Quem estuda piano já deve ter se deparado com símbolos curiosos no início das partituras: um “C” (c) ou um “C” cortado por uma linha vertical (¢), logo após a clave e os acidentes.
Esses símbolos, que substituem as fórmulas de compasso 4/4 ou 2/2, têm origens que remontam à Idade Média e ao desenvolvimento da notação musical ocidental.
Vale a pena recapitular, portanto, o que é a fórmula de compasso. Esse termo refere-se à fração que aparece no início da partitura, logo após a clave e os acidentes da armadura.
A fórmula de compasso determina:
- O número de tempos por compasso (numerador);
- A figura de nota que representa um tempo (denominador).
Por exemplo:
- 4/4 significa quatro tempos por compasso e cada semínima (1/4 de uma semibreve) vale um tempo;
- 3/8 indica três tempos por compasso e cada colcheia (1/8 de uma semibreve) vale um tempo;
“C” e o “C cortado”
O símbolo “C” na fórmula de compasso representa o compasso quaternário simples, ou seja, o 4/4. Isso significa quatro tempos por compasso, com a semínima recebendo o valor de um tempo.
Esse símbolo é conhecido como compasso comum (em inglês, common time), daí a letra “C”. É o compasso mais frequente em quase todos os estilos musicais: do piano clássico ao pop, passando pelo jazz, pelo blues e muitos outros.
Embora o 4/4 seja perfeitamente legível como fração, o uso do símbolo “C” tornou-se comum por questões de tradição, praticidade visual e clareza.
Já o “C” cortado por uma linha vertical (¢) representa o compasso de 2/2, conhecido como compasso “alla breve”. Esse nome vem do italiano e significa literalmente “à semibreve”.
No compasso alla breve, existem dois tempos por compasso e cada tempo vale uma mínima (metade de uma semibreve).
O alla breve costuma ser usado quando se quer indicar um andamento mais rápido ou simplificar a leitura em contextos com muitas notas curtas (semicolcheias, fusas etc.).
Origens históricas
A origem desses símbolos está profundamente enraizada na história da notação mensural medieval e renascentista, que precedeu o sistema moderno de compassos e figuras rítmicas.

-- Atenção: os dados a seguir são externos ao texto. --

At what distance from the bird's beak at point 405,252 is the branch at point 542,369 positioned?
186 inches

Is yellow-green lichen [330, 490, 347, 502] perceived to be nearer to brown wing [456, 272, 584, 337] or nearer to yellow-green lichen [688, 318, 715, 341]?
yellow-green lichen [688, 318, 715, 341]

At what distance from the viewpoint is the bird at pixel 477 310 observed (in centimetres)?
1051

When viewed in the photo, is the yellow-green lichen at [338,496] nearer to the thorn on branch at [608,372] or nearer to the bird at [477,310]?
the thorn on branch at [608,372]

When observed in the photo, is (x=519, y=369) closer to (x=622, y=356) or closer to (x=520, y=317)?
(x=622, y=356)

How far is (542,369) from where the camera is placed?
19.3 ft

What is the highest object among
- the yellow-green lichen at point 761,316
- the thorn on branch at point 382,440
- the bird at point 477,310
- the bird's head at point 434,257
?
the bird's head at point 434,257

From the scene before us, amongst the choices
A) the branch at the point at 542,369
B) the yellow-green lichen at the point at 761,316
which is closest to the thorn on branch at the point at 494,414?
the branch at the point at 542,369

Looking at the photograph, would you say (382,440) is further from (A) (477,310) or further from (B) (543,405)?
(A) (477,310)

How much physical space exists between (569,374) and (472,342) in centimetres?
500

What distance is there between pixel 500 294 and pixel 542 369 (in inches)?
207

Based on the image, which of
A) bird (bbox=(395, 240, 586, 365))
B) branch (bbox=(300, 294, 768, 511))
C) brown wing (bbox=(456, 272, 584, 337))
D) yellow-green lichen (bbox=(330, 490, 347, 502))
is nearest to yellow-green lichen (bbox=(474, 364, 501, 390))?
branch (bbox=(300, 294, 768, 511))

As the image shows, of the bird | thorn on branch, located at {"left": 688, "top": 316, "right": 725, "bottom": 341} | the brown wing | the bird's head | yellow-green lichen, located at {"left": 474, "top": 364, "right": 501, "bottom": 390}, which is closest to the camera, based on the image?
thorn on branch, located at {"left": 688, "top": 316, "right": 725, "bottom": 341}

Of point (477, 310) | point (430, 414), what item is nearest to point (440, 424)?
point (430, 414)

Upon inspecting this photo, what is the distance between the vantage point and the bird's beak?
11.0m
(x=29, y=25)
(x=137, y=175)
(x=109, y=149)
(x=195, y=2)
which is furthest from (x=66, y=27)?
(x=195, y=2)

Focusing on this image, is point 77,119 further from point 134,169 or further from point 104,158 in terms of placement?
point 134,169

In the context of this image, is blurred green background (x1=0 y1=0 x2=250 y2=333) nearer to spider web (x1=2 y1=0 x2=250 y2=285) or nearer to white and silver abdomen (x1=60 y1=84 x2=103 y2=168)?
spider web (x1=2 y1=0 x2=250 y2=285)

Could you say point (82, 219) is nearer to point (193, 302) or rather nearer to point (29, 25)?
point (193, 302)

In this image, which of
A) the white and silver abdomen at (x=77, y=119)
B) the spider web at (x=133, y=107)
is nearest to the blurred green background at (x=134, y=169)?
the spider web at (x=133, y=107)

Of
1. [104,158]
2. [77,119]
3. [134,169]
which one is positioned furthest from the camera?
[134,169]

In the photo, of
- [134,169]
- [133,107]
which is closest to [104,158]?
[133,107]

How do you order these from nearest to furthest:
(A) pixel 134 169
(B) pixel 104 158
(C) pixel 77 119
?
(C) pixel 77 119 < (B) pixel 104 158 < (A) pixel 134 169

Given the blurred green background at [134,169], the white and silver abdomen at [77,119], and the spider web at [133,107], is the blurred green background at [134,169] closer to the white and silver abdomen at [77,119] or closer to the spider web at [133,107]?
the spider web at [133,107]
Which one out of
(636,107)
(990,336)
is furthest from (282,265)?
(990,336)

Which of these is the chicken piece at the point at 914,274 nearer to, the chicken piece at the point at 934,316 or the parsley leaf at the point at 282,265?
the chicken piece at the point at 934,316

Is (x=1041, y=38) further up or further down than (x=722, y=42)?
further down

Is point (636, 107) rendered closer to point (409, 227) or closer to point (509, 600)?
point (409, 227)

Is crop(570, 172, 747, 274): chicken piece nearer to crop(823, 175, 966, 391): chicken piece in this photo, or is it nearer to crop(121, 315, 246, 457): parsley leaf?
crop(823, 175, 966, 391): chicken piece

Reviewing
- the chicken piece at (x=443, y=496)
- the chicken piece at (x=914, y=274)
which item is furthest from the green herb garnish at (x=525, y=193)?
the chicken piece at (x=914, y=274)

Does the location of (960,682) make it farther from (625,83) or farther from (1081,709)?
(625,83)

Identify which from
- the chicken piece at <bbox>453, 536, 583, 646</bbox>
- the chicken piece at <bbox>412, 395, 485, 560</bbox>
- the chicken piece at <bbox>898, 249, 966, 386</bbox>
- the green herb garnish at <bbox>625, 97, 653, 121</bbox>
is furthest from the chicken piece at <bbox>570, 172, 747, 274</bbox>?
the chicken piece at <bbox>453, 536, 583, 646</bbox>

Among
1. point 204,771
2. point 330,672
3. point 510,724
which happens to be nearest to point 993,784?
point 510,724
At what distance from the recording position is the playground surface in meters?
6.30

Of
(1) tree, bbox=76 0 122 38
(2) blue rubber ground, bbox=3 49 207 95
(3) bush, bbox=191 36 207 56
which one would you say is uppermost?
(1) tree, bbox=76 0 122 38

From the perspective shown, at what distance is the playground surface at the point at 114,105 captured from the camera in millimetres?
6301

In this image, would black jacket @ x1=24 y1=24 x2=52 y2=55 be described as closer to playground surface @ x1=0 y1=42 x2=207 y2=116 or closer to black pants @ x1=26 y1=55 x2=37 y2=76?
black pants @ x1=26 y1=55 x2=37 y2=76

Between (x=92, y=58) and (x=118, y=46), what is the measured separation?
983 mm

Durante os séculos 13 a 15, a notação musical era baseada em conceitos filosófico-religiosos e, em muitos casos, associava-se à numerologia sagrada.
Na notação mensural, os músicos falavam em “tempus” e “prolatio”:
- O tempus definia se a semibreve seria dividida em duas (tempus imperfectum) ou três mínimas (tempus perfectum);
- A prolatio tratava da divisão da mínima em duas ou três semínimas (as “partes de tempo”, que configurariam, mais tarde, os compassos simples ou compostos).
O círculo (○) era o símbolo do compasso perfeito (três notas por tem com divisão ternária), representando a perfeição da Santíssima Trindade, o ideal sagrado.
O semicírculo (ou meia-lua, “C”) era o símbolo do compasso imperfeito, que indicava uma divisão binária, ou seja, duas notas por tempo, considerado “imperfeito”, mas mais prático para o canto coral e para a música dançante da época.
A linha vertical que corta o “C” surgiu mais tarde, quando se quis representar uma versão mais rápida e leve do compasso binário, ou seja, alla breve.
Assim, o símbolo “¢” passou a representar o compasso 2/2, que facilitava a leitura de peças com muitas figuras pequenas, pois os músicos podiam sentir a pulsação em mínimas em vez de semínimas.
Essa mudança tinha um objetivo prático: tocar mais rápido sem sobrecarregar a leitura.
Na prática contemporânea, mesmo com a possibilidade de simplesmente escrever “4/4” ou “2/2”, os símbolos “C” e “¢” continuam sendo usados por tradição editorial e eficiência visual e a escolha depende do contexto musical.
Para o pianista, entender a origem e o uso desses símbolos não só enriquece a leitura musical, mas ajuda a interpretar as intenções do compositor com mais fidelidade.
Os símbolos funcionam como uma linguagem abreviada entre músicos e preservam o elo histórico entre a música atual e o seu passado medieval e renascentista, uma herança viva da evolução da escrita musical.
Afinal, na música, cada detalhe, até mesmo uma simples letra, pode carregar séculos de significado.